BAGHDAD (AP) — A top Shiite politician on Thursday acknowledged the contribution of U.S.-backed Sunni Arab groups to the decline in violence across Iraq and called for their use in the continuing fight against al-Qaida. Meanwhile, the U.S. military reported the deaths of three soldiers — the first Americans killed in the new year.
Abdul-Aziz al-Hakim's praise for the role of the Sunni groups, many of which had fought U.S. and Iraq's Shiite-dominated security forces before switching sides last year, runs contrary to the hard-line position recently taken by Prime Minster Nouri al-Maliki's government.
The government said last month it will disband the groups, known as Awakening Councils in some regions and Concerned Local Citizens in others, after restive areas are calmed. It said it did not want them to be a separate military force and would not allow them to have any infrastructure, such as offices.

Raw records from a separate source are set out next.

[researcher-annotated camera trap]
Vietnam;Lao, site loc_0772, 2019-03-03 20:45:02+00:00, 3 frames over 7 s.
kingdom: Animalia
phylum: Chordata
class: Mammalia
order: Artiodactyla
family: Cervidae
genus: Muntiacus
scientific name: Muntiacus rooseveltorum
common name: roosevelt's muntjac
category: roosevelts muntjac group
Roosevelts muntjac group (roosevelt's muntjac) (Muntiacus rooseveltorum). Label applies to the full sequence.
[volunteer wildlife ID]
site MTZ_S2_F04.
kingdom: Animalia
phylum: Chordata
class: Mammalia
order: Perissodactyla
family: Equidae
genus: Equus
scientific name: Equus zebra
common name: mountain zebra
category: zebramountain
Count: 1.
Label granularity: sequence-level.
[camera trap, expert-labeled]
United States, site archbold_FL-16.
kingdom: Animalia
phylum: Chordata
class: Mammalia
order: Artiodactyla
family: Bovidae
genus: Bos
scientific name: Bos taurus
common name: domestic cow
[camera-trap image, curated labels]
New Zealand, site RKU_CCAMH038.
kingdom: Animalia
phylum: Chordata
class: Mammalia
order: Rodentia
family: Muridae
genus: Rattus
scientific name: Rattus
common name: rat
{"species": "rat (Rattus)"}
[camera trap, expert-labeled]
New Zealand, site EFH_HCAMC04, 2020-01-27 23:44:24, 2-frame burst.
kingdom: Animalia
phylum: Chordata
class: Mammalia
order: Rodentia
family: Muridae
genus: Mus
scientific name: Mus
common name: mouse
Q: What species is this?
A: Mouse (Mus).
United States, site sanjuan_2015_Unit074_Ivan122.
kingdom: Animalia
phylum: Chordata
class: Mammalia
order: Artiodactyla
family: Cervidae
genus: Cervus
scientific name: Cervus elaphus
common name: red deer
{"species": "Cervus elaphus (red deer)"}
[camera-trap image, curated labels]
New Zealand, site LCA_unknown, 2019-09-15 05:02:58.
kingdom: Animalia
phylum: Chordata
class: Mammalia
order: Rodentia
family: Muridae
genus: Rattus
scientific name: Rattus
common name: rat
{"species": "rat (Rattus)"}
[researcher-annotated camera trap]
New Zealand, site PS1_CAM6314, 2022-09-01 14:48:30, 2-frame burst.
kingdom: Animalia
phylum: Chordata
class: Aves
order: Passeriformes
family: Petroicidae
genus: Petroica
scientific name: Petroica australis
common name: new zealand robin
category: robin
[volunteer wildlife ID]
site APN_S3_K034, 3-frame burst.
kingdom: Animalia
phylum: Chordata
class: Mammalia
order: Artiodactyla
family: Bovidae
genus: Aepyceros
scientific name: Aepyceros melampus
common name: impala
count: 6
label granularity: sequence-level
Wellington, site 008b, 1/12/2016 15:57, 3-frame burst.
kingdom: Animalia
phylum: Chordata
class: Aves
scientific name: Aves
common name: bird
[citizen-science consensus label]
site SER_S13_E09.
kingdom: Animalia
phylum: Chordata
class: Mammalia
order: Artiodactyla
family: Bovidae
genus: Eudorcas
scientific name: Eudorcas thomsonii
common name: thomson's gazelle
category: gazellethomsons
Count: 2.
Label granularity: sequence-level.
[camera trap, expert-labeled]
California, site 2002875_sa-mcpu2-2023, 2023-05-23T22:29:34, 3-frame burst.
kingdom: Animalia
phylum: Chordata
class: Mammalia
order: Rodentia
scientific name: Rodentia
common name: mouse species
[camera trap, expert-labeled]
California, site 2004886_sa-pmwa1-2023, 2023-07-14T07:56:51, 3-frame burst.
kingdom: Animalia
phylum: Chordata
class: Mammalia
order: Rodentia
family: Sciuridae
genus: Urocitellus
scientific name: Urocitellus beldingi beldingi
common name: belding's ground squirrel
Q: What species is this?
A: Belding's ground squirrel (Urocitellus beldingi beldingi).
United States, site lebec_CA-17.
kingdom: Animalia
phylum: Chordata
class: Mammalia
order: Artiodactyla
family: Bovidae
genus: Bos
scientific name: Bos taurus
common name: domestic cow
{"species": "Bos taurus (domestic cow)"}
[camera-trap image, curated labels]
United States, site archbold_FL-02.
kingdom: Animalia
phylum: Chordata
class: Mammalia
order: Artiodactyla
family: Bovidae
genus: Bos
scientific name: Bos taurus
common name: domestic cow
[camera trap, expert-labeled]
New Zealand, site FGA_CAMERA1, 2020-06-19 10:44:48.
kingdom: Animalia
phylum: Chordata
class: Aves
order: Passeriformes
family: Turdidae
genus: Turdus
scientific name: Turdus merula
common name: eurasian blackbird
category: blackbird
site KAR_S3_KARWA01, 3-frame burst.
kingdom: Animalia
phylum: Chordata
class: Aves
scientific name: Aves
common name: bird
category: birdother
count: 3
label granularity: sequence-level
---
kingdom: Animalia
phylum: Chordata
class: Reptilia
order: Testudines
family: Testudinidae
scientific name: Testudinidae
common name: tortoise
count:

The Sunni militias, more than 70,000-strong, have been credited by U.S. commanders as being instrumental in what they say is a nearly 60 percent reduction in violence in the last six months. It also was affected by the dispatch of additional U.S. troops and a six-month cease-fire declared in August by anti-American cleric Muqtada al-Sadr and his militia.
But al-Maliki's government has been deeply uneasy about the potential for the Sunni fighters — now better organized and armed — to switch sides again, posing a threat to stability and the Shiite domination that followed the ouster of Saddam Hussein's Sunni-led regime.
However, al-Hakim, head of parliament's largest bloc and the country's most powerful political party, was conciliatory in his comments Thursday, although his praise for the Sunni groups was moderate and he did not say whether their future role should be permanent.
Noting the decline in violence, he said the credit should go to the role played by the groups, adding: "We still believe in the necessity of continuing with this strategy."